One of the easiest things to do in life is to blame others for the “bad” things we may experience. We’ve all been there before, at the end of a finger pointing at everyone other than ourselves as we play the blame game and victim to life. From this P.O.V. we strip ourselves of the opportunity to recognize our strengths and surrender the part of our lives we do have control over. However, I’ve realized why taking the “easy way out” is so common amongst us when it comes to coming face to face with our lives; fear coupled with our inner child’s desire to protect ourselves.
Fear is what I like to define as “an incredible act of the imagination.” Fears is a byproduct of our ego and essentially has no real power outside of what we feed it in our minds. Not to say danger is nonexistent, but fear is a choice. A choice that in certain situations serve their necessary purpose; to keep us alive within our human experience. When we’re afraid we become alert, filled with adrenaline and take on an animalistic flight or fight response that works together to save our lives if need be.

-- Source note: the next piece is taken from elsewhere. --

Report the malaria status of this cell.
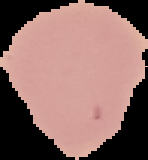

However, a lot of our fears are irrational, and yet they take precedence over a majority of our actions. We’re afraid of failure, embarrassment, disappointing ourselves, not being good enough and not being in control. So, we attempt to liberate ourselves through escape mechanisms like not going after what we truly want, limiting our dreams and again, blaming other people for our shortcomings, negative feelings and bad experiences. It’s an excuse to tell ourselves “it’s not my fault.” It takes away the pressure we’d feel if we actually took accountability for what we allow to take place in our lives. The pain we’d have to acknowledge if we admitted that when things go wrong, or not how we’d like them to go, we were ultimately the ones who opened that door.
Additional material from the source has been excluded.